Grillo’s announcement opened another battle front, this time with party regent Vito Crimi – guilty of having called the vote on the Sky Vote platform, set up in recent weeks with the advice of two different companies which have no ties with the Movement. Problem is that the M5S Statute establishes that Rousseau must be used both for voting and for the verification of voters: for this reason Crimi’s move risks opening a new legal dispute with an unpredictable outcome.

Thus, after acknowledging that among other things, expelling Grillo is substantially impracticable (indeed: a truly mission impossible under the current Statute), for Conte and his supporters the simplest option to get out of the impasse could only be a party break-up. After all, since the clash over the leadership of the Movement exploded, the fragmentation of the first group of Parliament into many sub-groups and internal factions went through a dramatic simplification: who is with the Genoese comedian and who is with the former premier.

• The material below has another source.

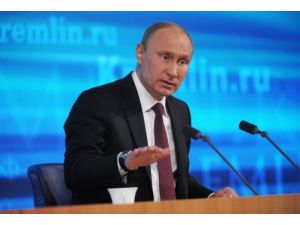 Putin: Suriye Ve İran Sorununu Washington’la Birlikte Çözdük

The count has already started and the numbers are constantly being updated. The founder could count on about ninety few MPs, mainly concentrated in the lower house, like the former prime minister, who, however, would have his strong point in the greater following in the upper house. At Palazzo Madama the bulk of M5S senators are in fact in their second term and with Grillo at the head of the Movement they would have no chance of being re-elected, given that the two terms legislature limit would remain standing.

Opinion polls assign Conte’s party up to 15% of ratings, a significant and very attractive percentage that would be achieved by subtracting consensus from the M5sS (which risks falling below 10%) and the Democratic Party (which would fall at 14%). In fact, the Italian head of government during the first phase of the pandemic still boasts a very high confidence rate (44%), lower only than the two pillars of the current institutional architecture: presidents Sergio Mattarella and Mario Draghi.

Setting aside for a moment another potentially hot battle front (that of €12.6 million in reimbursements to parliamentary groups that fund the M5S political activity and which should be divided between Conte and Grillo), the birth of a possible Conte party would have a consequence on the balance of power in the ruling coalition. The weakening of 5-Star groups – to date the strongest in the Chamber and the Senate – would increase the importance of the center-right forces in the composite coalition that supports the Draghi government.

But it is above all on the race for the next Quirinale tenant that the shock wave of the M5S explosion would be felt with greater force. The great unknown is in fact who will be the “kingmaker” capable of managing the joint session of the House and Senate, directing lawmakers’ consent towards the election of the next President of the Republic. A clue in this sense is in the regret expressed by PD secretary Enrico Letta for the agreements with Conte thrown down the drain by the 5-Star crisis.